▶ What is asked: Copy out each of the records below word for word, changing nothing.

:: Provided records ::

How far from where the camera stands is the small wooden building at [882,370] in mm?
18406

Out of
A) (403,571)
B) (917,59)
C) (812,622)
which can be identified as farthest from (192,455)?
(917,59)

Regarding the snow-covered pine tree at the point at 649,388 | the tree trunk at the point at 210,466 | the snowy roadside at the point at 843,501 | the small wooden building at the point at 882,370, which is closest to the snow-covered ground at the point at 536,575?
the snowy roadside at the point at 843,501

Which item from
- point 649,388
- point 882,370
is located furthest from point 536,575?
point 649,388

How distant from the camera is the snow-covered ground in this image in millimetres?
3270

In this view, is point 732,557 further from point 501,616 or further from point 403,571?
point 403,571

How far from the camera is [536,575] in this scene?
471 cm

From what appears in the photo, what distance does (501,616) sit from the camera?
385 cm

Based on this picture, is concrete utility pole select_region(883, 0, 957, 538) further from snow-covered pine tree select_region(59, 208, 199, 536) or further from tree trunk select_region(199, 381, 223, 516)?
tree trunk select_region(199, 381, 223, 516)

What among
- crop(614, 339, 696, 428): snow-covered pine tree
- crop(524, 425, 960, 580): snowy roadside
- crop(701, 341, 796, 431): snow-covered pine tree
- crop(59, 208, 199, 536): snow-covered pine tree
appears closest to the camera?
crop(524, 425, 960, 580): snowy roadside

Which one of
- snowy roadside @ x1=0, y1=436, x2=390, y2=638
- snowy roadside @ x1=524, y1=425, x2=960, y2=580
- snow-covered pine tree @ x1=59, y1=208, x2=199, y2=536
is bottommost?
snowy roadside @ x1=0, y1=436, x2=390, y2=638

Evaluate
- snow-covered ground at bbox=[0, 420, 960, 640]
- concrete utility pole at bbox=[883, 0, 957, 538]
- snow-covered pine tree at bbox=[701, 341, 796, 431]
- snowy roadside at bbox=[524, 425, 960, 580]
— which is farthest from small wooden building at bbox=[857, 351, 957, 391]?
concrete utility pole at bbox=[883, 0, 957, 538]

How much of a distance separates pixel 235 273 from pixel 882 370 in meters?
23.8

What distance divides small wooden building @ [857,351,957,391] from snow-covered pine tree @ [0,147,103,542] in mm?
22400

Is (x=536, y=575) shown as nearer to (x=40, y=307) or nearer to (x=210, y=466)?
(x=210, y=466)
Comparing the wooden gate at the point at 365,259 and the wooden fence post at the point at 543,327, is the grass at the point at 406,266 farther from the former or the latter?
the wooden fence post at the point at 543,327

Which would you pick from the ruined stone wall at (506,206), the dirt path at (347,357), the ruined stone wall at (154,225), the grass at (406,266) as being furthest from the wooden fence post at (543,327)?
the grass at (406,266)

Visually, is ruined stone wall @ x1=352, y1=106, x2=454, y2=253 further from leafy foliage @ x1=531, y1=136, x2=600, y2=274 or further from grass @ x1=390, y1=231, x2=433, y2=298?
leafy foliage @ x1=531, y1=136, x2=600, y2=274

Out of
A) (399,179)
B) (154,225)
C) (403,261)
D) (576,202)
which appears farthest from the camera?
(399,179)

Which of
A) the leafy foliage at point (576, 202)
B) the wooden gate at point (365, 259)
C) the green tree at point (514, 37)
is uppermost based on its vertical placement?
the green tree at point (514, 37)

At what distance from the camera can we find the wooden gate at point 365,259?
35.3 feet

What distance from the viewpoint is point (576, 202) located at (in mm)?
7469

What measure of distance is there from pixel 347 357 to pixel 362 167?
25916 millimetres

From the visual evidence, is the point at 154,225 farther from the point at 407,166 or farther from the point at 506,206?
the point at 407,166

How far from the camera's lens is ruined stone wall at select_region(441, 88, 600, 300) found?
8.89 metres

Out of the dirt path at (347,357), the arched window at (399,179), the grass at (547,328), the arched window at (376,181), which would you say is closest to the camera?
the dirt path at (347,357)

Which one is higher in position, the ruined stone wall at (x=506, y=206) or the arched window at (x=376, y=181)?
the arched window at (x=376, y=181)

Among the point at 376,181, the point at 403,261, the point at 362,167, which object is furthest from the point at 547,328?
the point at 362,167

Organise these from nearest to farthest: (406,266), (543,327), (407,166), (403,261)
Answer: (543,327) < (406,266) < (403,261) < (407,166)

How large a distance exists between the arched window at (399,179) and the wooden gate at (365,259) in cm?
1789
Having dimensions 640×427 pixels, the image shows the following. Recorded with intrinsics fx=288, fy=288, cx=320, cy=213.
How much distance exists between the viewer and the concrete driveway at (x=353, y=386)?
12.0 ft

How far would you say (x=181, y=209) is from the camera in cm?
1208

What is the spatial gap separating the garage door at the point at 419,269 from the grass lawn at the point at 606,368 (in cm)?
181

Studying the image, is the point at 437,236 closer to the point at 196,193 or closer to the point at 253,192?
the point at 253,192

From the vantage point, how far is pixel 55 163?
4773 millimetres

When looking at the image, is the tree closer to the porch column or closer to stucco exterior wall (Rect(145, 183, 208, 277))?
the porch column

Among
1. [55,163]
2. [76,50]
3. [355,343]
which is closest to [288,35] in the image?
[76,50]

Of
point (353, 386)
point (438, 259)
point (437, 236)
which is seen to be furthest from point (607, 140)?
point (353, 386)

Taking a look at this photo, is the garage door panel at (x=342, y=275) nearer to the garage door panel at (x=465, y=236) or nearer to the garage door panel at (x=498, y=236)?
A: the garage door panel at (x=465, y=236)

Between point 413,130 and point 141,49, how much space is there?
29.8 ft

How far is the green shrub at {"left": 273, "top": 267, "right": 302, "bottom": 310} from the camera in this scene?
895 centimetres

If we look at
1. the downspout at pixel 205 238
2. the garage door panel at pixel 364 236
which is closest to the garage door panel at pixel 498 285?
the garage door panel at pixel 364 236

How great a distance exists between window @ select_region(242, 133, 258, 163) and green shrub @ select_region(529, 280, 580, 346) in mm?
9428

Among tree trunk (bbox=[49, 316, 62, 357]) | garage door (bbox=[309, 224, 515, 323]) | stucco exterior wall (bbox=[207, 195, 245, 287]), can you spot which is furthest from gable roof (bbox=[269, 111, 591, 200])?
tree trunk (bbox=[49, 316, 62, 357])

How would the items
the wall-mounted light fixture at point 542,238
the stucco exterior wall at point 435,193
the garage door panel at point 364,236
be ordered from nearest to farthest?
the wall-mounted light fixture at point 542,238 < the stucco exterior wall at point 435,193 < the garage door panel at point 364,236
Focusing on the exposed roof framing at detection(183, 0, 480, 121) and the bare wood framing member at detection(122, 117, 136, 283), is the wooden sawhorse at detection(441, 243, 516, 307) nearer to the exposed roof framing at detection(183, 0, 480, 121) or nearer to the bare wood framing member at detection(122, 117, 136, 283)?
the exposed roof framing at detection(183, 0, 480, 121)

:::

▶ Answer to this problem:
How far from where the camera stands is the small wooden building at [882,370] in mm?
18406

Out of
A) (403,571)
B) (917,59)
C) (812,622)
which can be identified as farthest from (192,455)?
(917,59)

Regarding the snow-covered pine tree at the point at 649,388 | the tree trunk at the point at 210,466 | the snowy roadside at the point at 843,501 | the small wooden building at the point at 882,370, which is closest to the snow-covered ground at the point at 536,575?
the snowy roadside at the point at 843,501

Which item from
- point 649,388
- point 882,370
is located furthest from point 536,575?
point 649,388

How distant from the camera is the snow-covered ground in this image in millimetres?
3270

In this view, is point 732,557 further from point 501,616 or further from point 403,571?
point 403,571

How far from the camera is [536,575] in this scene?
471 cm

From what appears in the photo, what distance does (501,616) sit from the camera?
385 cm

Based on this picture, is concrete utility pole select_region(883, 0, 957, 538) further from snow-covered pine tree select_region(59, 208, 199, 536) or further from tree trunk select_region(199, 381, 223, 516)?
tree trunk select_region(199, 381, 223, 516)

What among
- crop(614, 339, 696, 428): snow-covered pine tree
- crop(524, 425, 960, 580): snowy roadside
- crop(701, 341, 796, 431): snow-covered pine tree
- crop(59, 208, 199, 536): snow-covered pine tree
appears closest to the camera?
crop(524, 425, 960, 580): snowy roadside

Which one of
- snowy roadside @ x1=0, y1=436, x2=390, y2=638
- snowy roadside @ x1=524, y1=425, x2=960, y2=580
- snow-covered pine tree @ x1=59, y1=208, x2=199, y2=536
is bottommost?
snowy roadside @ x1=0, y1=436, x2=390, y2=638

Evaluate
- snow-covered ground at bbox=[0, 420, 960, 640]
- concrete utility pole at bbox=[883, 0, 957, 538]
- snow-covered pine tree at bbox=[701, 341, 796, 431]
- snowy roadside at bbox=[524, 425, 960, 580]
— which is farthest from small wooden building at bbox=[857, 351, 957, 391]?
concrete utility pole at bbox=[883, 0, 957, 538]

How much of a distance separates pixel 235 273 from pixel 882 370 in meters?
23.8

What distance divides small wooden building @ [857,351,957,391] from snow-covered pine tree @ [0,147,103,542] in mm?
22400

Is (x=536, y=575) shown as nearer to (x=40, y=307) or nearer to (x=210, y=466)?
(x=210, y=466)
Comparing the wooden gate at the point at 365,259 and the wooden fence post at the point at 543,327, is the grass at the point at 406,266 farther from the former or the latter?
the wooden fence post at the point at 543,327

Which would you pick from the ruined stone wall at (506,206), the dirt path at (347,357), the ruined stone wall at (154,225), the grass at (406,266) as being furthest from the wooden fence post at (543,327)?
the grass at (406,266)

Visually, is ruined stone wall @ x1=352, y1=106, x2=454, y2=253 further from leafy foliage @ x1=531, y1=136, x2=600, y2=274 or further from grass @ x1=390, y1=231, x2=433, y2=298?
leafy foliage @ x1=531, y1=136, x2=600, y2=274

Out of
A) (399,179)
B) (154,225)
C) (403,261)
D) (576,202)
which appears farthest from the camera?
(399,179)

Which of
A) the leafy foliage at point (576, 202)
B) the wooden gate at point (365, 259)
C) the green tree at point (514, 37)
is uppermost based on its vertical placement?
the green tree at point (514, 37)

At what distance from the camera can we find the wooden gate at point 365,259?
35.3 feet

What distance from the viewpoint is point (576, 202) located at (in mm)?
7469

What measure of distance is there from pixel 347 357 to pixel 362 167?
25916 millimetres

From the visual evidence, is the point at 154,225 farther from the point at 407,166 or farther from the point at 506,206?
the point at 407,166

How far from the camera's lens is ruined stone wall at select_region(441, 88, 600, 300) found?
8.89 metres

Out of the dirt path at (347,357), the arched window at (399,179), the grass at (547,328), the arched window at (376,181), which would you say is closest to the camera?
the dirt path at (347,357)

Which one is higher in position, the ruined stone wall at (x=506, y=206) or the arched window at (x=376, y=181)?
the arched window at (x=376, y=181)

Among the point at 376,181, the point at 403,261, the point at 362,167, which object is furthest from the point at 547,328?
the point at 362,167

Organise these from nearest to farthest: (406,266), (543,327), (407,166), (403,261)
Answer: (543,327) < (406,266) < (403,261) < (407,166)

How large a distance exists between the arched window at (399,179) and the wooden gate at (365,259) in cm?
1789
Having dimensions 640×427 pixels, the image shows the following. Recorded with intrinsics fx=288, fy=288, cx=320, cy=213.
How much distance exists between the viewer and the concrete driveway at (x=353, y=386)?
12.0 ft

How far would you say (x=181, y=209) is from the camera in cm?
1208

What is the spatial gap separating the garage door at the point at 419,269 from the grass lawn at the point at 606,368 (in cm)?
181

Studying the image, is the point at 437,236 closer to the point at 196,193 or closer to the point at 253,192?
the point at 253,192

From the vantage point, how far is pixel 55 163?
4773 millimetres

When looking at the image, is the tree closer to the porch column or closer to stucco exterior wall (Rect(145, 183, 208, 277))?
the porch column

Among
1. [55,163]
2. [76,50]
3. [355,343]
which is closest to [288,35] in the image?
[76,50]

Of
point (353, 386)
point (438, 259)
point (437, 236)
which is seen to be furthest from point (607, 140)?
point (353, 386)

Taking a look at this photo, is the garage door panel at (x=342, y=275) nearer to the garage door panel at (x=465, y=236) or nearer to the garage door panel at (x=498, y=236)?
A: the garage door panel at (x=465, y=236)

Between point 413,130 and point 141,49, how much space is there?
29.8 ft

How far is the green shrub at {"left": 273, "top": 267, "right": 302, "bottom": 310} from the camera in this scene?
895 centimetres

If we look at
1. the downspout at pixel 205 238
2. the garage door panel at pixel 364 236
which is closest to the garage door panel at pixel 498 285?
the garage door panel at pixel 364 236

How great a distance exists between window @ select_region(242, 133, 258, 163) and green shrub @ select_region(529, 280, 580, 346) in mm?
9428

Among tree trunk (bbox=[49, 316, 62, 357]) | garage door (bbox=[309, 224, 515, 323]) | stucco exterior wall (bbox=[207, 195, 245, 287]), can you spot which is furthest from gable roof (bbox=[269, 111, 591, 200])?
tree trunk (bbox=[49, 316, 62, 357])

How would the items
the wall-mounted light fixture at point 542,238
the stucco exterior wall at point 435,193
the garage door panel at point 364,236
be ordered from nearest to farthest?
the wall-mounted light fixture at point 542,238 < the stucco exterior wall at point 435,193 < the garage door panel at point 364,236
Focusing on the exposed roof framing at detection(183, 0, 480, 121) and the bare wood framing member at detection(122, 117, 136, 283), is the wooden sawhorse at detection(441, 243, 516, 307) nearer to the exposed roof framing at detection(183, 0, 480, 121) or nearer to the bare wood framing member at detection(122, 117, 136, 283)?
the exposed roof framing at detection(183, 0, 480, 121)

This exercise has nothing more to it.